#### What the task asks:
Quote, without any change, the line that contains "How far apart are" and all lines that follow it to the end of the data below.

[Begin Listing]

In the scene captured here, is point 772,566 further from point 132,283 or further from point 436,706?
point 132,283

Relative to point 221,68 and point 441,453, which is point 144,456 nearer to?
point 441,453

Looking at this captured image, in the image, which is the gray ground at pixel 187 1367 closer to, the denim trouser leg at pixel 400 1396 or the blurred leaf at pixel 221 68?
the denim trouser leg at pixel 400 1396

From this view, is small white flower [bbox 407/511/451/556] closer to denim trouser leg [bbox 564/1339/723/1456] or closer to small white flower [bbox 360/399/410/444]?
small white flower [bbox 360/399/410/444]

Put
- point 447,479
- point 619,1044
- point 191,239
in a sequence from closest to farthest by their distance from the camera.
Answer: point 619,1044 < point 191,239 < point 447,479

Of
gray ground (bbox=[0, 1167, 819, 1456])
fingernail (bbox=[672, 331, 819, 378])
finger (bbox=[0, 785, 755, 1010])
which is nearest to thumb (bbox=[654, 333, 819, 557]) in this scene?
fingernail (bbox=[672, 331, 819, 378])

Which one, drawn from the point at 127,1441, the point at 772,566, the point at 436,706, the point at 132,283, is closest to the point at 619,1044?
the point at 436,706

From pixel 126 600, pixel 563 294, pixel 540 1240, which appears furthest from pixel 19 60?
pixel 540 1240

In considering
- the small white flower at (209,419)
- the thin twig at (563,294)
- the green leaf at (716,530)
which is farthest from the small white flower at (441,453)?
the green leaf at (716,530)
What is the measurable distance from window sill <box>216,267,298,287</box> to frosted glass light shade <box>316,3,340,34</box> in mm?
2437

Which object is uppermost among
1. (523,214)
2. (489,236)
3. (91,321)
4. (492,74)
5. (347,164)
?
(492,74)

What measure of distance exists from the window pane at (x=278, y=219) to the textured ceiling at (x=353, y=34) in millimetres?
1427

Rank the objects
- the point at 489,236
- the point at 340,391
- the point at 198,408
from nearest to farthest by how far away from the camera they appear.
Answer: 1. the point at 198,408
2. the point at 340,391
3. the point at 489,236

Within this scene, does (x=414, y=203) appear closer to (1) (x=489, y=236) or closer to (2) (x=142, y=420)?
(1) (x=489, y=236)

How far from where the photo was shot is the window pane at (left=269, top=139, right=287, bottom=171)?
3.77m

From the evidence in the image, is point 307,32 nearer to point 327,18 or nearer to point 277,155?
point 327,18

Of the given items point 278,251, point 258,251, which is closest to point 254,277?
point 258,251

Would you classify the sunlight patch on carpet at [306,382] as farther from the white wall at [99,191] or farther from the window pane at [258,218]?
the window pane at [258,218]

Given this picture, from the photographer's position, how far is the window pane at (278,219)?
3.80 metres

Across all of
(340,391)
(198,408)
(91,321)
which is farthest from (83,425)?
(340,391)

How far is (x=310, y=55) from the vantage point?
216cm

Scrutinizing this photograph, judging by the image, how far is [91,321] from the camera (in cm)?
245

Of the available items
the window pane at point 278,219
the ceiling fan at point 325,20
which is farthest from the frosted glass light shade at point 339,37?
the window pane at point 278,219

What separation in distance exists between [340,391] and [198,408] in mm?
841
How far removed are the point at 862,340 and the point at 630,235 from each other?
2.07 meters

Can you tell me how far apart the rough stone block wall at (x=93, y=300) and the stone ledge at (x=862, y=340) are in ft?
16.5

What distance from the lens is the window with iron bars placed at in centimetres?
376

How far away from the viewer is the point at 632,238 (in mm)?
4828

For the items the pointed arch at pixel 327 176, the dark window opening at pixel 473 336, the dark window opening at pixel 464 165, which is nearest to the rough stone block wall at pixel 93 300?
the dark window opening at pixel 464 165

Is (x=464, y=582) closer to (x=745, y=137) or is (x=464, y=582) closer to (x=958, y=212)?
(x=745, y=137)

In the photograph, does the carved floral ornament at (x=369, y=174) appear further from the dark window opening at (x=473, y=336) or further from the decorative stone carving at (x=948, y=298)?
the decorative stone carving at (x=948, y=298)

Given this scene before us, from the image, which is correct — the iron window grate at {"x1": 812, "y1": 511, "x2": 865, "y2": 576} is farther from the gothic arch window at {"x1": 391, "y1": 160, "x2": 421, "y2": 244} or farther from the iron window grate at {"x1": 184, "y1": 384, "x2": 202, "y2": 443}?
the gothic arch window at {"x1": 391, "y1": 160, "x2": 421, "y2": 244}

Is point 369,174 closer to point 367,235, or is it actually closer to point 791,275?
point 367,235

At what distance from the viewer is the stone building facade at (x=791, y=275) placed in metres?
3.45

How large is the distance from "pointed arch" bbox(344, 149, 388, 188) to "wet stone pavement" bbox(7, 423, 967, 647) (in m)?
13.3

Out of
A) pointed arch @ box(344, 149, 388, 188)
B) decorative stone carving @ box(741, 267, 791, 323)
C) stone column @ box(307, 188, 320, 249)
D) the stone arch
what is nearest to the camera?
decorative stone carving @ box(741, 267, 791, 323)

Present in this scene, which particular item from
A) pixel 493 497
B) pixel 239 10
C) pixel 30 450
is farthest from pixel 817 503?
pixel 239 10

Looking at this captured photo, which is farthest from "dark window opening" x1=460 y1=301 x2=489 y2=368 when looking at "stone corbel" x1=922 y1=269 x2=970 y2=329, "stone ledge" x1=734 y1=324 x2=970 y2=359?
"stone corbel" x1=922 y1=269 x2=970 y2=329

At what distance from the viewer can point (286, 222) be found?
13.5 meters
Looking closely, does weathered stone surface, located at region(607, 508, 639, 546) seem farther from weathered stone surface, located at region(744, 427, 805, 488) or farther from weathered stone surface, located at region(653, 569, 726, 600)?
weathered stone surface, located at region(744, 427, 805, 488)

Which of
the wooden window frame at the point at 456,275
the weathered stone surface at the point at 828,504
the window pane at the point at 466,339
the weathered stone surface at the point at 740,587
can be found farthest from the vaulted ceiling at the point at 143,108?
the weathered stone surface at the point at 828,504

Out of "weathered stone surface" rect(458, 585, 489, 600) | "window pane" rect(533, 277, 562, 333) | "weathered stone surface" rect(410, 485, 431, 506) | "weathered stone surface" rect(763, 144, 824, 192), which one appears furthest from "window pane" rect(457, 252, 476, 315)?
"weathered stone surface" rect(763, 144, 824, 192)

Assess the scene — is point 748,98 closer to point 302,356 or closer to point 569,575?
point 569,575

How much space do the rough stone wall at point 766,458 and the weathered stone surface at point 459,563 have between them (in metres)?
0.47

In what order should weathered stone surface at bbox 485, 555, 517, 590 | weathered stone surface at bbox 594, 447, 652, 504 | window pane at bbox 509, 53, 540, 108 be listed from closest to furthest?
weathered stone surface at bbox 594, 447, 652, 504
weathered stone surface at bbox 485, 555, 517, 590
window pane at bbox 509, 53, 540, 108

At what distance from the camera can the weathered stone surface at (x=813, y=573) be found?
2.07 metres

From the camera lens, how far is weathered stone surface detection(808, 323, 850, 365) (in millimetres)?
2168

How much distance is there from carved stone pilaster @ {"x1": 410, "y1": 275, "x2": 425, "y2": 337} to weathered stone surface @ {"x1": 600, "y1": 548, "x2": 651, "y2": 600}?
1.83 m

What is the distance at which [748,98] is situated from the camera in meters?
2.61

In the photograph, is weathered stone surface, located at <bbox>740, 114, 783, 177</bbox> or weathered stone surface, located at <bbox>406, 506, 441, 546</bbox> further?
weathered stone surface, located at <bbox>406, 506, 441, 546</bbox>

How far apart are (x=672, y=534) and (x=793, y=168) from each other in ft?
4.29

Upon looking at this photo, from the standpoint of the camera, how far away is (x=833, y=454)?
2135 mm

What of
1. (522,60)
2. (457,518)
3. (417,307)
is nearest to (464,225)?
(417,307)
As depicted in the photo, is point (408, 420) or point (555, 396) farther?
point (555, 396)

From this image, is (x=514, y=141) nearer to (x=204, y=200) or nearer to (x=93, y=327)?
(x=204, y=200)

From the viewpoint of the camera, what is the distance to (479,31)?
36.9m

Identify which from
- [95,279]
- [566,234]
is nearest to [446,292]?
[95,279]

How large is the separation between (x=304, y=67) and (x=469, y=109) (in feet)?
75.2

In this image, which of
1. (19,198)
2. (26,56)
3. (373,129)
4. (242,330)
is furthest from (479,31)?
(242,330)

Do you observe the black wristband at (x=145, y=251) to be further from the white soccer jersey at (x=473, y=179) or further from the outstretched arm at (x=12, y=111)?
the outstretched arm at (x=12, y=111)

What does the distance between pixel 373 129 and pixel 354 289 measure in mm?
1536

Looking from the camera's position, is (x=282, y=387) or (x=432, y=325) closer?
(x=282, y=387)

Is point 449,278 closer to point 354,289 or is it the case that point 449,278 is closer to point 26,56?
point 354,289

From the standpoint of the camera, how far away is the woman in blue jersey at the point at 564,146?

[End Listing]

#### Solution for this task:
How far apart are (x=672, y=534) and (x=793, y=168) from each other in ft?
4.29

Upon looking at this photo, from the standpoint of the camera, how far away is (x=833, y=454)?
2135 mm

What of
1. (522,60)
2. (457,518)
3. (417,307)
is nearest to (464,225)?
(417,307)
As depicted in the photo, is point (408, 420) or point (555, 396) farther?
point (555, 396)

From this image, is (x=514, y=141) nearer to (x=204, y=200) or nearer to (x=93, y=327)?
(x=204, y=200)

From the viewpoint of the camera, what is the distance to (479,31)?
36.9m

Identify which from
- [95,279]
- [566,234]
is nearest to [446,292]?
[95,279]

How large is the separation between (x=304, y=67) and (x=469, y=109) (in feet)?
75.2

In this image, which of
1. (19,198)
2. (26,56)
3. (373,129)
4. (242,330)
is furthest from (479,31)?
(242,330)

Do you observe the black wristband at (x=145, y=251) to be further from the white soccer jersey at (x=473, y=179) or further from the outstretched arm at (x=12, y=111)?
the outstretched arm at (x=12, y=111)

What does the distance between pixel 373 129 and pixel 354 289 measure in mm?
1536

Looking from the camera's position, is (x=282, y=387) or (x=432, y=325) closer?
(x=282, y=387)

Is point 449,278 closer to point 354,289 or is it the case that point 449,278 is closer to point 26,56?
point 354,289

From the standpoint of the camera, how far away is the woman in blue jersey at the point at 564,146?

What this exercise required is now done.